国……そうか、やはりここは日本ではないんだ。
「日本です」
「ニホン……?」
聞き慣れないというように片眉を器用に上げて繰り返す。
まさか……これはまさかの……!
「そのような国、聞いた事がないが」
はい、きました。
これはきっとアレなんですねぇ〜(滝口順平風)
俗に言う、いわゆる異世界トリップというやつなんですねぇ〜(滝口順平風)
へらっと馬鹿丸出しの怪しい笑みを浮かべたと思うと、その場にがくりと項垂れたあたしに、より一層怪訝そうな顔を向ける二人。
「どうした、キイとやら」
どうしたもこうしたも……
え? あれって物語の中だけの話じゃないの?
現実に起こりうることだったりするの?
ていうか結婚式当日に召される(トリップ)なんてどーなのそれ。
信じらんない……
もう、彼には会えないのかな?
あの幸せな時間は二度と味わえないのかな?
一気に押し寄せる悲しみ、淋しさの感情に、数分前とは違った意味で目頭が熱くなってきた。
「おい、どうした?」
いきなり座り込んで瞳をじわりと潤ませるあたしに、少し動揺したような亜麻色の男性が声をかける。
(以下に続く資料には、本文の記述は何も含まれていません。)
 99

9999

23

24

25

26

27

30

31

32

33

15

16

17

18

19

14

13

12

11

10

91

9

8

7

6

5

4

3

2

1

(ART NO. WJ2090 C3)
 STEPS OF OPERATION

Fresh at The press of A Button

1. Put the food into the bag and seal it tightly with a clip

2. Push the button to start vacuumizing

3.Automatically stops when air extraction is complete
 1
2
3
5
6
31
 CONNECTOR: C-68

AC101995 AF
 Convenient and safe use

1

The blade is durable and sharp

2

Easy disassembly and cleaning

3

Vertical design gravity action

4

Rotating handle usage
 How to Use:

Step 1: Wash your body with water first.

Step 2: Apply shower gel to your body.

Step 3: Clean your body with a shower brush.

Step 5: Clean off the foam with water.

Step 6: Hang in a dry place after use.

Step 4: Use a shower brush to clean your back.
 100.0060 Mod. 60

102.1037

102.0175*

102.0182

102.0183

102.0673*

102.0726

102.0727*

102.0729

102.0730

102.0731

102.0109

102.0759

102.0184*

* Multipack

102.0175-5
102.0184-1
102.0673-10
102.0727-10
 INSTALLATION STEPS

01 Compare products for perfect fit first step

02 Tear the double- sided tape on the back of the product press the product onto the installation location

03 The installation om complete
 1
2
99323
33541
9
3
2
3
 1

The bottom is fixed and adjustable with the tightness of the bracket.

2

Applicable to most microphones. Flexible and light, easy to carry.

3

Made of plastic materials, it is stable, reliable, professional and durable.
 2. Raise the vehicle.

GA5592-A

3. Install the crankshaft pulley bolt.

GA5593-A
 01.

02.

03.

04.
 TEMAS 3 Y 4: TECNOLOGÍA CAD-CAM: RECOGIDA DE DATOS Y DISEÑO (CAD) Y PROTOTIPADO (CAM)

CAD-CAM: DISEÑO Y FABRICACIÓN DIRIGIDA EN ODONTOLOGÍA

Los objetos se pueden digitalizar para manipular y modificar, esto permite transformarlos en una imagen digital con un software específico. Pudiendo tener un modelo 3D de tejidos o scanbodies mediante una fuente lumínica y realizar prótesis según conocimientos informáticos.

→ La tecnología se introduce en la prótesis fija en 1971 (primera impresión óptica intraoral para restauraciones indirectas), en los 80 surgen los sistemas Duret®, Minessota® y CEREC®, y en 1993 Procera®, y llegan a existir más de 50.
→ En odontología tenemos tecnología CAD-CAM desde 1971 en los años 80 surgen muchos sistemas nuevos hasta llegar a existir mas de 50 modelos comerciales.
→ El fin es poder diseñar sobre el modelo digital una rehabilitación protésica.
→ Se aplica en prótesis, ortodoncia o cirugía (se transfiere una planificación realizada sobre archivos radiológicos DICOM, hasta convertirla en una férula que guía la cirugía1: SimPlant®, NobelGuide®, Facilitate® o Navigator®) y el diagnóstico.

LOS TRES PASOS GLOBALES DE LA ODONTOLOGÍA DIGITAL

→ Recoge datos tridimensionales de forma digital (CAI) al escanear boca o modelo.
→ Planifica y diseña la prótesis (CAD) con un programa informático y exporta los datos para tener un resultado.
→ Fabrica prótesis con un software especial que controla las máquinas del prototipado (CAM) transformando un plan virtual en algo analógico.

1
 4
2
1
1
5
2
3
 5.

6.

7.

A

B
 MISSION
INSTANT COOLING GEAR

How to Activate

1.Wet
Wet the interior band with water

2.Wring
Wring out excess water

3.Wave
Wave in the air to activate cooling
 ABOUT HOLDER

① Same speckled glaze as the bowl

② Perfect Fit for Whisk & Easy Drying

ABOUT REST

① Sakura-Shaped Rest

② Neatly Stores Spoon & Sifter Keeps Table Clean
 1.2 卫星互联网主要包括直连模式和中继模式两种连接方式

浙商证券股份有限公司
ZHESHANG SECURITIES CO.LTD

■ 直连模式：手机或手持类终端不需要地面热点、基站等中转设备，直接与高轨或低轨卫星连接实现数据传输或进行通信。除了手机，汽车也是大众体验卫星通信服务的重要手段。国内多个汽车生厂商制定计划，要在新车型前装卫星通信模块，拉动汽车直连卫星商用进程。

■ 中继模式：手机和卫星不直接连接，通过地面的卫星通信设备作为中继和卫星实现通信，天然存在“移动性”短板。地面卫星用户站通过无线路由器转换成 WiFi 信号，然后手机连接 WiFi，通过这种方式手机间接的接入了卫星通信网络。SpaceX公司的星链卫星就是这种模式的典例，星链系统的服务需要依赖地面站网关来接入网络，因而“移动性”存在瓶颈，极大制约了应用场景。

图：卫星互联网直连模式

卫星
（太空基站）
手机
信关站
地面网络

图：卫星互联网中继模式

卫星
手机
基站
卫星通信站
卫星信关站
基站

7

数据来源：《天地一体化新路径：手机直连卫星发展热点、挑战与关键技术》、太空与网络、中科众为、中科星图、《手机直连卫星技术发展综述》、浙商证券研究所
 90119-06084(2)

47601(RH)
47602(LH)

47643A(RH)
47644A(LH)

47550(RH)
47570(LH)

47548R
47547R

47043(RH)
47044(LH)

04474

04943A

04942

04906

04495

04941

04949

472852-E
長い脚でたった数歩で傍まで歩み寄ると、あたしの肩に手を置いて顔を覗き込む。
「……大丈夫か?」
亜麻色の瞳が、愛しい彼の色素の薄い瞳と重なってどうしようもなく切なくなった。
「うーっ……会いたいよぉ……」
ぼたぼたと涙を零しながら紡がれたその言葉に、目の前の男は僅かに目を見開いた。
その後延々と泣き続けるあたしは騎士団の天幕へと連れて行かれ、温かいスープをご馳走になった。
「異世界から来ました」
なんて有り得るはずのないことを言う勇気もなく、今頼れる人間はこの人達しかいないので自分は記憶喪失という設定を作ってしまった。
そうして、記憶喪失中のあたしは記憶が戻るまで一旦王宮で預かられることになったのである。
それにしても、このドレス歩き辛いな。
なんて軽い思い付きで、うん十万円のドレス(しかも借り物)を騎士の短剣を借りて破いてしまったのはここだけの話。